> [Work to be completed]:
Everything in the data should be repeated exactly, save for the images.

> [Given material]:
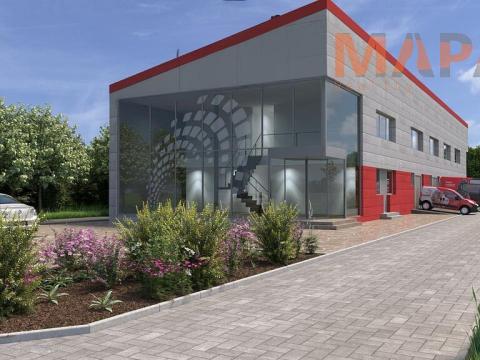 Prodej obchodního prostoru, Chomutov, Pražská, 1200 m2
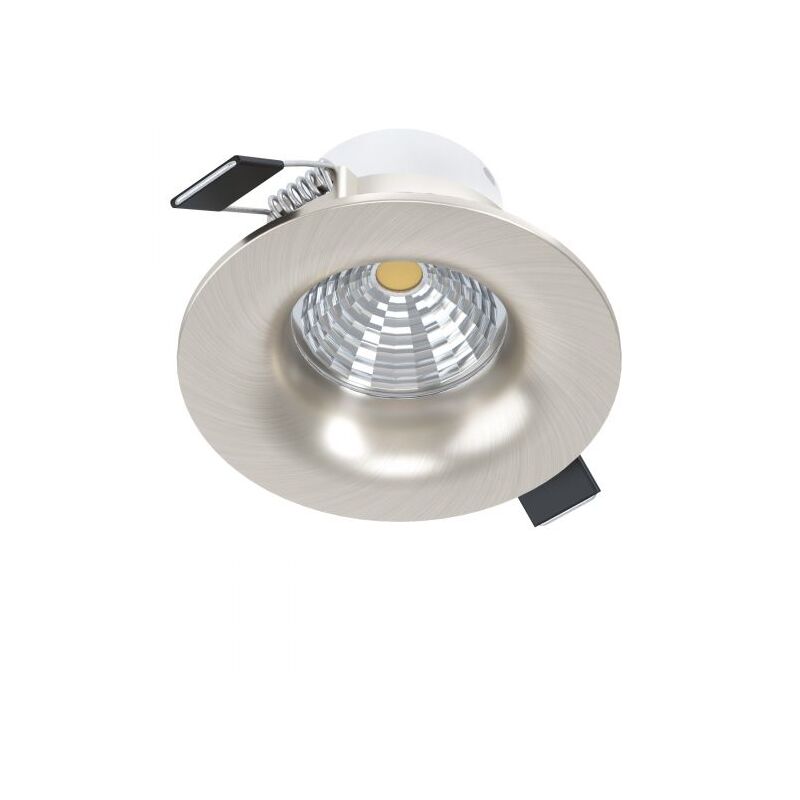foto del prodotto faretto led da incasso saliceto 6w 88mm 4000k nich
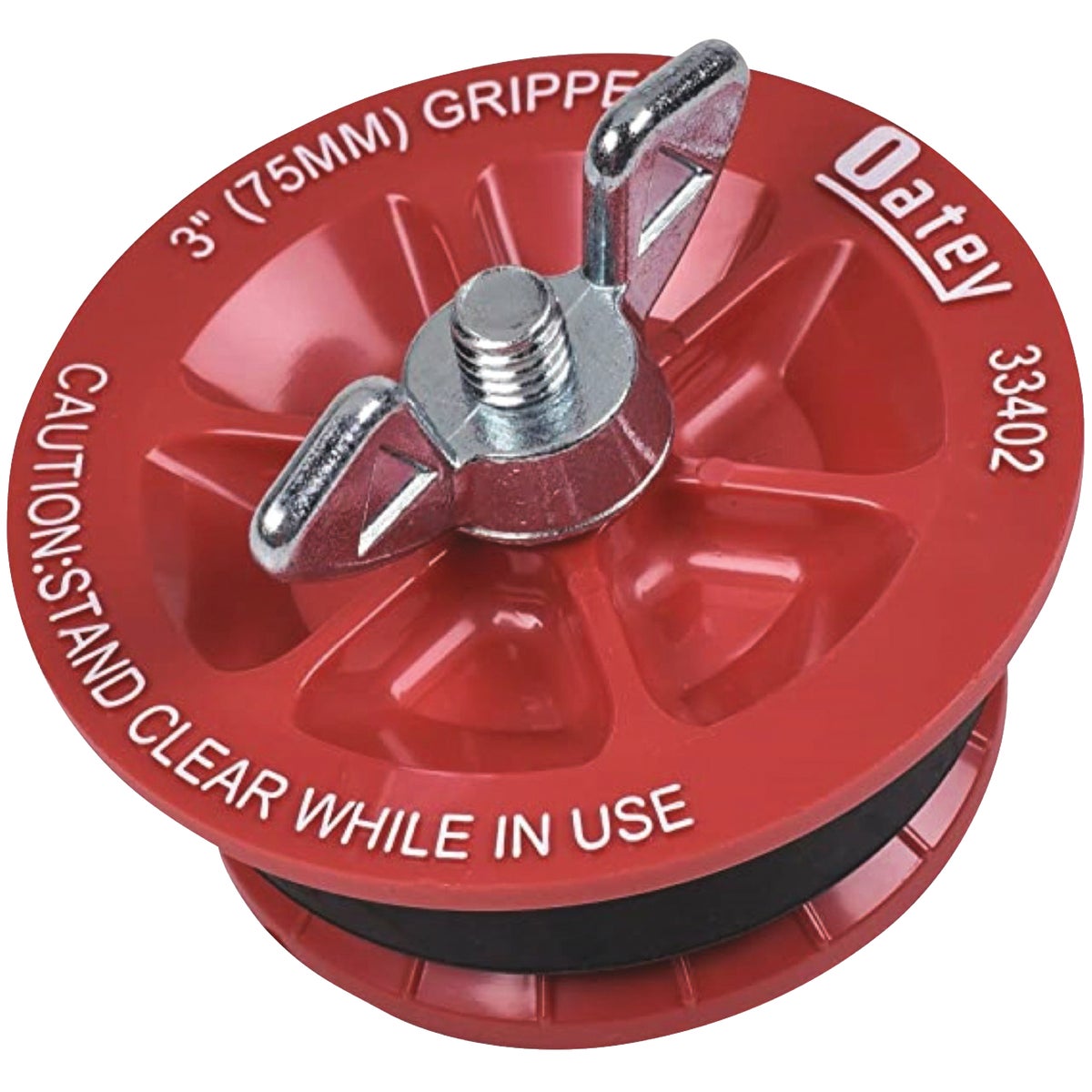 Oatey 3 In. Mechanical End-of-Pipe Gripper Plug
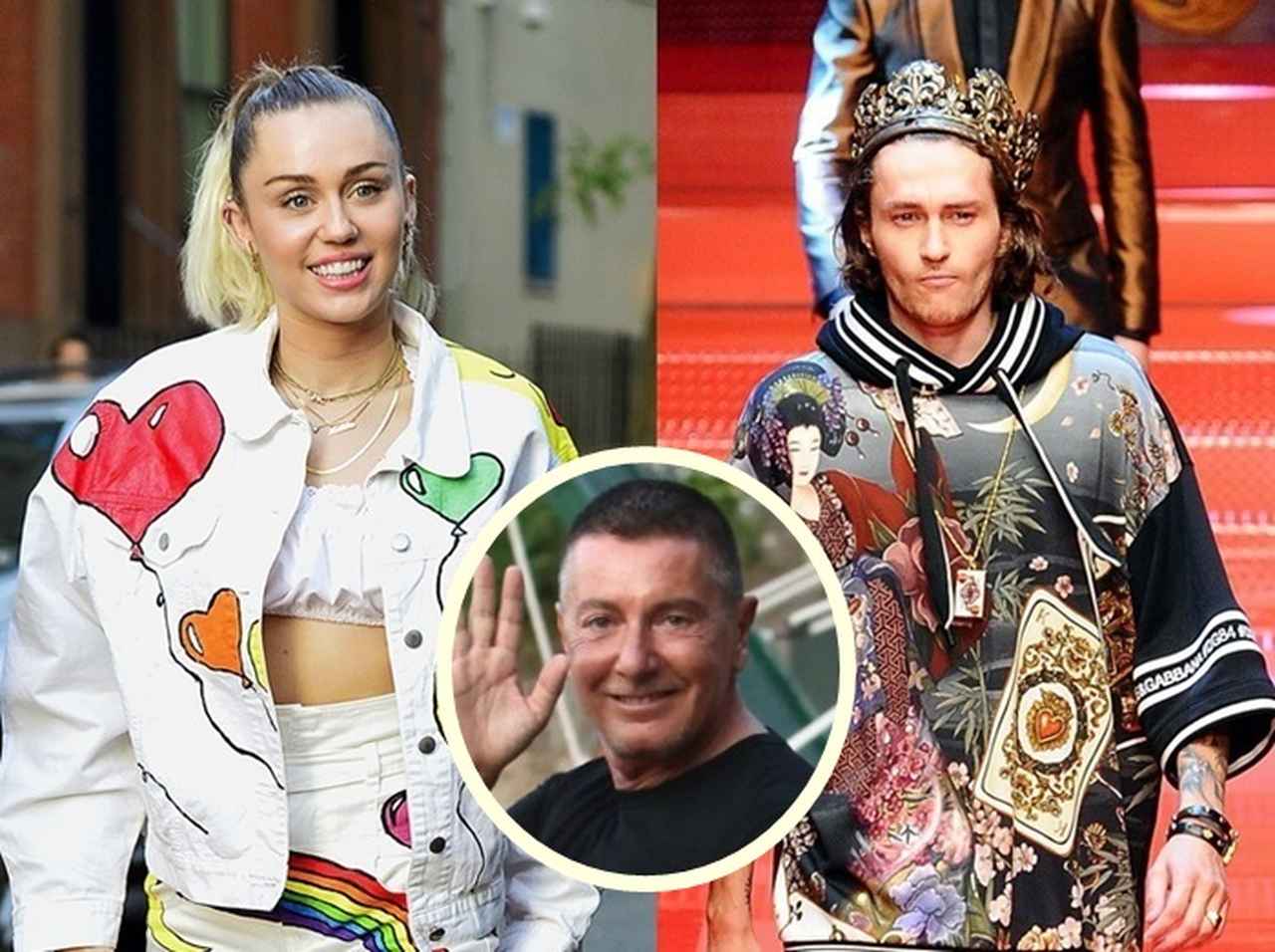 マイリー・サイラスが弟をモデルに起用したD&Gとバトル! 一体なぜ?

> [Task result]:
 Prodej obchodního prostoru, Chomutov, Pražská, 1200 m2
foto del prodotto faretto led da incasso saliceto 6w 88mm 4000k nich
 Oatey 3 In. Mechanical End-of-Pipe Gripper Plug
 マイリー・サイラスが弟をモデルに起用したD&Gとバトル! 一体なぜ?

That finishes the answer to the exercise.